Ce projet de démolition porté par la mairie de Châtenay-Malabry (92290) ferait perdre 2000 à 3000 logements HLM : à bas loyer. Cette disparition importante de logements sociaux programmée viendrait aggraver la crise du logement déjà patente en Île-de-France. Il faut rappeler que c’est dans ces logements que vivent les personnes et familles privées d’emploi, des smicards, tous les premiers de corvée.
Le gouvernement a débloqué deux milliards supplémentaires de fonds à l’ANRU(agence nationale de rénovation urbaine) avec l’engagement d’Action logement dans une rénovation urbaine adaptée au contexte d’urgence, et pourtant il continue à donner son feu-vert à de multiples démolitions.

Malgré les campagnes mensongères orchestrées par le maire et les promoteurs ; la cité est viable et nécessite effectivement des travaux de rénovation pour entretenir le patrimoine et résoudre les problèmes d’humidité, de chauffage… Comment expliquer que la mairie et l’office HLM aient pu laisser vivre des familles avec des enfants malades dans des appartements dangereux pour leur santé alors qu’ils peuvent leurs en accorder un autre et engager des travaux dans ceux qui en ont besoin ? Pourquoi mettre il en avant le besoin de détruire la cité par le manque d’accessibilité pour les personnes handicapées alors qu’il suffit de construire des rampes d’accès.

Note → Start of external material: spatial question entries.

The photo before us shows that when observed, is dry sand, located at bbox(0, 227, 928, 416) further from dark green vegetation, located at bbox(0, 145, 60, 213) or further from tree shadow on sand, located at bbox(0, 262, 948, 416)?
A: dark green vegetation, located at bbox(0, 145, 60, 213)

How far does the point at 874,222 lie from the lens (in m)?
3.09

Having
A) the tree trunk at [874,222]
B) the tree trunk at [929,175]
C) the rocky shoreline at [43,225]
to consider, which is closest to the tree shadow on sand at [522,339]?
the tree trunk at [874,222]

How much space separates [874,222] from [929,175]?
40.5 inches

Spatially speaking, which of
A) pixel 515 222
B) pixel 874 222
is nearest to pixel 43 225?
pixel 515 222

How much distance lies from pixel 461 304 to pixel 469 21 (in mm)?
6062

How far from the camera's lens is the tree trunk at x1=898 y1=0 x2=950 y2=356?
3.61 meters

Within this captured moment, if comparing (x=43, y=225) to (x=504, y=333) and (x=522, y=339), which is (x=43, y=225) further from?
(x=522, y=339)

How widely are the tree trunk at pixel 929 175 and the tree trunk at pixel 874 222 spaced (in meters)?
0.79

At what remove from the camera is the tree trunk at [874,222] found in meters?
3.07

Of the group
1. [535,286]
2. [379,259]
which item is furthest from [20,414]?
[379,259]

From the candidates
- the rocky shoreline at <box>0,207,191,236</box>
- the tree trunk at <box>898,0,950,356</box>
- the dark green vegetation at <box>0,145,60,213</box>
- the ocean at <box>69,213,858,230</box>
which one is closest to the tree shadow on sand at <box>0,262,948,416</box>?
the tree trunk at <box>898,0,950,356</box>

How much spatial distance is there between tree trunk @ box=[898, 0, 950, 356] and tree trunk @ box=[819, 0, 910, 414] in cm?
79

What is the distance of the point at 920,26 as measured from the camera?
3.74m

Si, au dire de monsieur le maire monsieur Segaud, les journalistes et les collectifs de défense de la cité de la butte rouge auraient fait circuler des chiffres fantaisistes, c’est dû à un manque de transparence de sa part. En effet, aucune maquette n’a à ce jour été révélée aux habitants. Quelles formes auront les bâtiments, ou seront-ils implantés, quelle hauteur, quelle largeur auront-ils ? C’est le flou, les grands mots et les belles promesses qui suscitent inquiétude et légitimes suspicions. De plus ce projet est vivement combattu par les plus grands noms de l’architecture comme Jean Nouvel, les descendants des bâtisseurs de la cité les sirvin, Jean-Louis Cohen, Christian de Portzamparc, ou les architectes tout récemment récompensés par le Prix Pritzker 2021 : Anne Lacaton et Jean-Philippe Vassal.

Le classement de la cité jardin de la butte-rouge en patrimoine culturel est primordial pour la sauver. La mairie sous couvert de protection a fait voter la modification du Plan local d’urbanisme qui permettra la démolition de la cité, malgré le résultat largement défavorable de l’enquête de proximité.

L’État dispose de tous les leviers pour s’opposer à ce projet porté par la ville de Châtenay-Malabry :
• Il peut refuser de financer la démolition des logements sociaux via l’ANRU.
• l’État peut refuser le dé-conventionnement des logements sociaux, sur l’ensemble du périmètre de la cité-jardin, sans lequel la mairie ne peut démolir.
L’argent sera-t-il plus fort que la logique et que les besoins du peuple, l’argent sera-t-il plus fort que la nécessité de préserver notre environnement.

Les prises de paroles que vous pouvez entendre dans cette émission ont été enregistrées lors des délibérations du 18 mars 2021 du conseil du territoire.